### Recorded data
========================================

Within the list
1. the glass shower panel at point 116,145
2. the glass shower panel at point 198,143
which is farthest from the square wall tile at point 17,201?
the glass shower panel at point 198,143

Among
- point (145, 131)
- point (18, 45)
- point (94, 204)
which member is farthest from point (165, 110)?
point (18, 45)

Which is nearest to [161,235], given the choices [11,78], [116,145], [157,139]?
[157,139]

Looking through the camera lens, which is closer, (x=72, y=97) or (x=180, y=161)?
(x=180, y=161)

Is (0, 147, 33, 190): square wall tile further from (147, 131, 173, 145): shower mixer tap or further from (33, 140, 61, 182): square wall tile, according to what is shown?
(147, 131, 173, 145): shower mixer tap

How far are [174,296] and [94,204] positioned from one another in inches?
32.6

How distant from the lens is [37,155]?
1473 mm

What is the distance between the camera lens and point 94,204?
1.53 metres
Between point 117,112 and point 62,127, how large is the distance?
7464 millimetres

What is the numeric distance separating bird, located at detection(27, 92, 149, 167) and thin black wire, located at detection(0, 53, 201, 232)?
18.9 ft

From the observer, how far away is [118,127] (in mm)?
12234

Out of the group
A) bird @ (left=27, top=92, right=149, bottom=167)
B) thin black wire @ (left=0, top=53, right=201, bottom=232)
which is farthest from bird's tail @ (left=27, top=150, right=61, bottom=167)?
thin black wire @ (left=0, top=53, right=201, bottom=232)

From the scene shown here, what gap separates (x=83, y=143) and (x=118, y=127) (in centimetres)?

========================================

### Problem statement
Put the records into a Markdown table with the columns Row and Line, numbering each row. Begin at the line that contains "From the observer, how", continue through the end of the records, and leave out blank lines.

### Written response
| Row | Line |
|---|---|
| 1 | From the observer, how far away is [118,127] (in mm)? |
| 2 | 12234 |
| 3 | Out of the group |
| 4 | A) bird @ (left=27, top=92, right=149, bottom=167) |
| 5 | B) thin black wire @ (left=0, top=53, right=201, bottom=232) |
| 6 | which is farthest from bird's tail @ (left=27, top=150, right=61, bottom=167)? |
| 7 | thin black wire @ (left=0, top=53, right=201, bottom=232) |
| 8 | From the scene shown here, what gap separates (x=83, y=143) and (x=118, y=127) (in centimetres)? |